Personal information
- Full name: Walter Watts
- Born: 17 June 1872 Adelaide, South Australia
- Died: 9 July 1946 (aged 74) Perth, Western Australia
- Original team: Midland-Swans
- Position: Utility

Playing career^{1}
- Years: Club / Games (Goals)
- 1894: Imperials / unknown
- 1895 - 1896: Fremantle / unknown
- unknown: Midland Junction / unknown
- ^{1} Playing statistics correct to the end of 1916.

= Wally Watts =

Walter Watts (17 June 1872 – 9 July 1946) was an Australian sportsman, best known as the oldest player to have played a senior game in the West Australian Football League (WAFL).

Born in Adelaide, South Australia, in 1872, Watts initially started his football career with the Port Adelaide Football Club. In 1894 he moved to Fremantle, Western Australia, and in the 1890s, represented the Imperials Football Club, the Fremantle Football Club, and a number of Fremantle representative cricket teams which played against touring Victorian and Australian sides. Watts later moved to Midland Junction, where he worked as a blacksmith for the Midland Railway of Western Australia at the Midland Railway Workshops. He was a foundation member of the Midland First Grade cricket team (later Midland-Swan and Midland-Guildford), and was responsible for the improvement of the Midland Oval for the use of both the cricket and football team. The scoreboard at the ground is named after Watts. Watts played for the cricket club for over thirty years, and as late as the 1927–28 season, when he took a five-wicket haul against North Fremantle at the age of 55, with help from a sticky wicket.

Watts was also a noted player of Australian rules football for the Midland Junction Football Club, playing alongside several of his sons. He played his final game, against on 5 August 1916, at the age of 44 years and 49 days, making him the oldest person to play senior football in the West Australian Football League (WAFL). He had been called out of retirement for one final game due to a player shortage at the club caused by a large number of players enlisting in the military. Watts and another "old-timer", Dick Hardie, replaced two of Watts' sons, Frederick and Albert, who were injured, in the team.
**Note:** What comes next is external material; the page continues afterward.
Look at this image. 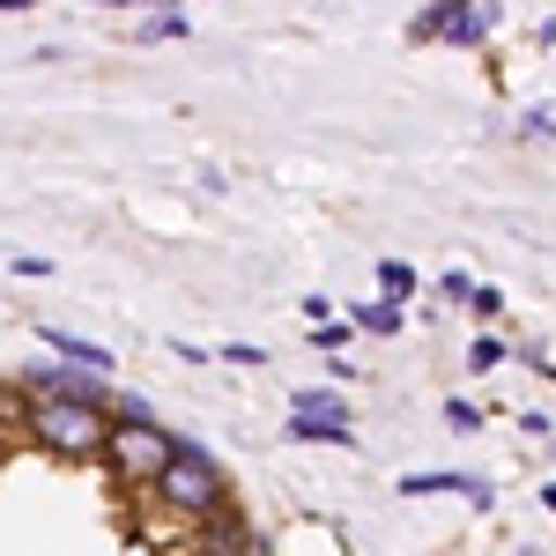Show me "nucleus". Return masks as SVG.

After retiring from the Railway Workshops, Watts invented and patented a number of railway track devices, including for a universal movement switch. He also represented the Midland-Guildford Cricket Club on the Western Australian Cricket Association (WACA), and served on a number of committees. Watts died on July 9, 1946, at Perth Hospital, Western Australia.

Walter Watts married Florence Louise Russell in 1892 at Hindley Street, Adelaide, South Australia. Together they had nine sons and three daughters. Five of Wally's sons played First Grade cricket, and another three played senior football. Albert Watts, the first of Wally and Florence's children to be born in Western Australia, captained over four seasons, and captained Western Australia in eight matches. Two of his granddaughters later married Laurie Bandy and Ted Tyson, both noted sportsmen during the 1930s and 1940s.